● WHAT THE TASK ASKS:
Quote the essay on genre labels below from "Two groups of" up to and including "can find it.".

Jon Tillman | Filed Under: Essays | Tagged: music,video-games First Published: 2024-11-28 | Last Updated: 2024-11-29 Status: in progress | Audience: grumpy old farts | Confidence: expert Word Count: 1077 | Reading Time: 5 minutes

Genres are ways to talk about things that are alike. They are not lifestyle achievements, marketing tools, or badges of honor. All reasonable adults know this. But the world is not populated solely by reasonable adults. And when the unreasonable get access to large platforms, they can bend, stretch, and distort genres in ways that make them useless for their intended purpose.

Two groups of people (on the internet) have, more than most others, bludgeoned genre identifiers into a useless pulp to meet their own ends, whether commercial or emotional, and in doing so, made it impossible for people to use genres to find other things they might like based on things they already liked. They have done this because they care more about the title (and its presumed cachet) than they do about accurately describing the thing they make so that people that like things like the thing they make can find it.

The Case of the -core

Hardcore is a genre label used to describe a style of punk rock that meets some pretty specific requirements; rhythm over melody, volume over nuance, and speed over technique. Verse-chorus-verse punk rock (Sex Pistols, Ramones, etc…) would never be mistaken for hardcore. Bad Brains, Circle Jerks, and Minor Threat were a whole different style of music, as it is plain to hear. Shouted (not sung) vocals in minor scales, distorted power chords played as fast as possible, and drums that alternate between fast D-beat and elaborate breakdowns are also signatures of the genre.

● LISTED ENTRIES:
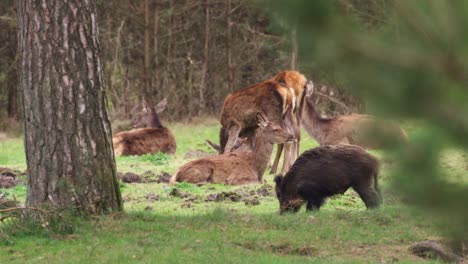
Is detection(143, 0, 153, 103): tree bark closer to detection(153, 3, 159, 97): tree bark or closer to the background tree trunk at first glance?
the background tree trunk

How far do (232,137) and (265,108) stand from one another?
2.99 feet

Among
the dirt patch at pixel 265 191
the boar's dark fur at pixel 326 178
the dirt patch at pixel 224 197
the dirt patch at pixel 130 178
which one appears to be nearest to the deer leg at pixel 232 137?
the dirt patch at pixel 130 178

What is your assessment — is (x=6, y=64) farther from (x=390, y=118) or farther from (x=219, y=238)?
(x=390, y=118)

● ANSWER FOR THE TASK:
Two groups of people (on the internet) have, more than most others, bludgeoned genre identifiers into a useless pulp to meet their own ends, whether commercial or emotional, and in doing so, made it impossible for people to use genres to find other things they might like based on things they already liked. They have done this because they care more about the title (and its presumed cachet) than they do about accurately describing the thing they make so that people that like things like the thing they make can find it.